Decision-making has been questionable at Dens Park for some time. Even McCann’s sacking came after the team hinted at an improvement in fortunes following a 2-0 win at Hamilton Accies and an unfortunate 2-1 home defeat by 
Kilmarnock.

The club’s current four-person board has been described as non-functioning. John Nelms, the managing director, has been accused of running Dundee as a personal fiefdom after precious little engagement with supporters asked to pay premium prices. A new stadium, the ground for which was supposed to be 
broken this year, still seems a castle in the air.

I’d argue Dundee fans, particularly of the modern era, are the most afflicted in Scotland. Of all the supporters of so-called major clubs, they’ve had to put up with most. On top of their own team’s decline was the rise of Dundee United in the late 70s and 1980s. They’ve also endured six relegations since reconstruction – with a seventh pending.

=-=-=

Objectives
1. Reproduce the Dundee passage word for word, everything from "Decision-making has been" down to "in the air.".
2. Locate each line of the listing containing the word "exists", and copy those lines.

=-=-=

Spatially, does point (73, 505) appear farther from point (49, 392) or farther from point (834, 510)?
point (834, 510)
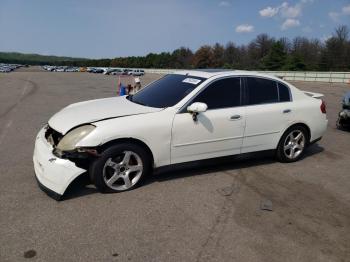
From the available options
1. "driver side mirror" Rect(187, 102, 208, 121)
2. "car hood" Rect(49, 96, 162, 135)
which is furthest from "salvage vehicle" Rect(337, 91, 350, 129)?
"car hood" Rect(49, 96, 162, 135)

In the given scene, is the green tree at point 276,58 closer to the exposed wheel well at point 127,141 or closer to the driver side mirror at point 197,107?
the driver side mirror at point 197,107

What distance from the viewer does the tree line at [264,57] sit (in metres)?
62.4

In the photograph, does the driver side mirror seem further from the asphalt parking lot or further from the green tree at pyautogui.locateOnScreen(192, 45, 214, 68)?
the green tree at pyautogui.locateOnScreen(192, 45, 214, 68)

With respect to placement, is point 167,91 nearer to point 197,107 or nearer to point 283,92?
point 197,107

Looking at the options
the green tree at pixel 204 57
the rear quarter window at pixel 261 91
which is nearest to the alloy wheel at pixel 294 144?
the rear quarter window at pixel 261 91

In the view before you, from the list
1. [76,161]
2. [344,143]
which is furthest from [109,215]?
[344,143]

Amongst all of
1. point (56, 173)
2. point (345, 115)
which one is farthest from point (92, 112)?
point (345, 115)

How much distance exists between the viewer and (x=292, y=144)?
6090 mm

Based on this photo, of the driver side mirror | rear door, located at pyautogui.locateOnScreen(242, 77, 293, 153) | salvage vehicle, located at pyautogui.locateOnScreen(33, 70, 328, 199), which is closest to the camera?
salvage vehicle, located at pyautogui.locateOnScreen(33, 70, 328, 199)

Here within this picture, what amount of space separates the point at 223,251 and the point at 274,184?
2.05 metres

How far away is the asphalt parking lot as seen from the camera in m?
3.29

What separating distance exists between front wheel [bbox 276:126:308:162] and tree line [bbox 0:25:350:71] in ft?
191

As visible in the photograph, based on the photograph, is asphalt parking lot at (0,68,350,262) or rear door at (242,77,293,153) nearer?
asphalt parking lot at (0,68,350,262)

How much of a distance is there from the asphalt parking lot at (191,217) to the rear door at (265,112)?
30cm
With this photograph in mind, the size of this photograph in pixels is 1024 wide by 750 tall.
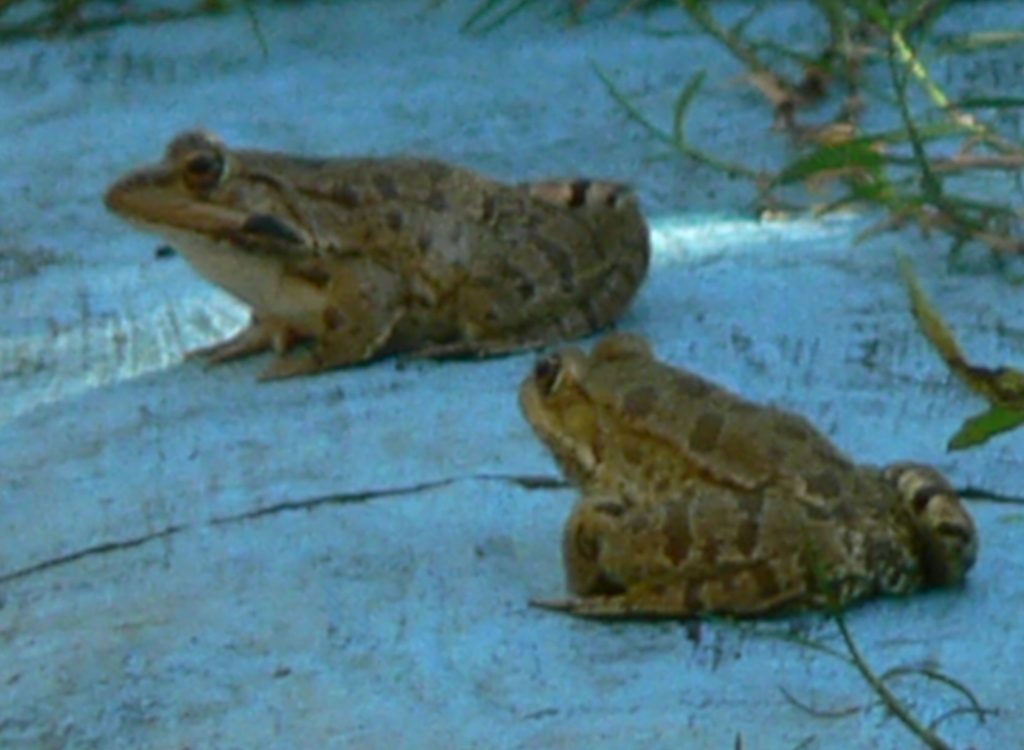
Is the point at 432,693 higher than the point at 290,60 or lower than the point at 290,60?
higher

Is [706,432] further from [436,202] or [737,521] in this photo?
[436,202]

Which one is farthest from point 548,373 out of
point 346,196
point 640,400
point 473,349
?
point 346,196

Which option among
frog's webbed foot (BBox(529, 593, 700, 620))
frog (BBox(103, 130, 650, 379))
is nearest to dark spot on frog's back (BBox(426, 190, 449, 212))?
frog (BBox(103, 130, 650, 379))

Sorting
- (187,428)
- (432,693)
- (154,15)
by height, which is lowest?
(154,15)

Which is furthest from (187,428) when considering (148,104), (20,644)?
(148,104)

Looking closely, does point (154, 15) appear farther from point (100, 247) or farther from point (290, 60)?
point (100, 247)

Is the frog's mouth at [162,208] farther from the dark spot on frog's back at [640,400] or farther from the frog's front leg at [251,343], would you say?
the dark spot on frog's back at [640,400]
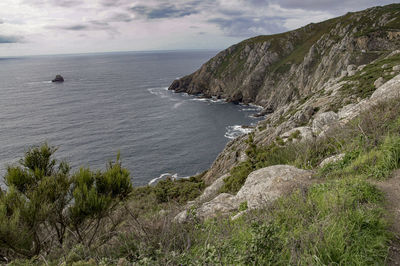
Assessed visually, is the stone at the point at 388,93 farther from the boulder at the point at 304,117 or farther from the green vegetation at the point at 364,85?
the boulder at the point at 304,117

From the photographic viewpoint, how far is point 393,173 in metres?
6.70

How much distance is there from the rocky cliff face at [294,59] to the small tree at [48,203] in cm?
5851

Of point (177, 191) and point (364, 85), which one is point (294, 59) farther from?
point (177, 191)

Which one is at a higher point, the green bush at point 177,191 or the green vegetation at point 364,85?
the green vegetation at point 364,85

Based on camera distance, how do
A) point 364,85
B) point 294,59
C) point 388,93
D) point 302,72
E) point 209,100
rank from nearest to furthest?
point 388,93
point 364,85
point 302,72
point 209,100
point 294,59

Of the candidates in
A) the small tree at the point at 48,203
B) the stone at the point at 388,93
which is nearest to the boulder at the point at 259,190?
the small tree at the point at 48,203

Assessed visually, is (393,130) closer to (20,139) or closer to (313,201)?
(313,201)

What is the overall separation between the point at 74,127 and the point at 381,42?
273 ft

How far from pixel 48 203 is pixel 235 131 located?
57.9 m

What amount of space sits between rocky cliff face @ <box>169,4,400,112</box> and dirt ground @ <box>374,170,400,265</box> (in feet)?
186

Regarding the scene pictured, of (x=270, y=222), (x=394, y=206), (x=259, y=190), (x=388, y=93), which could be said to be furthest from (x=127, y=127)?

=-=-=

Responses
1.
Decision-making has been questionable at Dens Park for some time. Even McCann’s sacking came after the team hinted at an improvement in fortunes following a 2-0 win at Hamilton Accies and an unfortunate 2-1 home defeat by 
Kilmarnock.

The club’s current four-person board has been described as non-functioning. John Nelms, the managing director, has been accused of running Dundee as a personal fiefdom after precious little engagement with supporters asked to pay premium prices. A new stadium, the ground for which was supposed to be 
broken this year, still seems a castle in the air.

2.
How much distance exists between the viewer and (x=292, y=144)?
What separating distance exists between front wheel [bbox 276:126:308:162] and tree line [bbox 0:25:350:71] in ft?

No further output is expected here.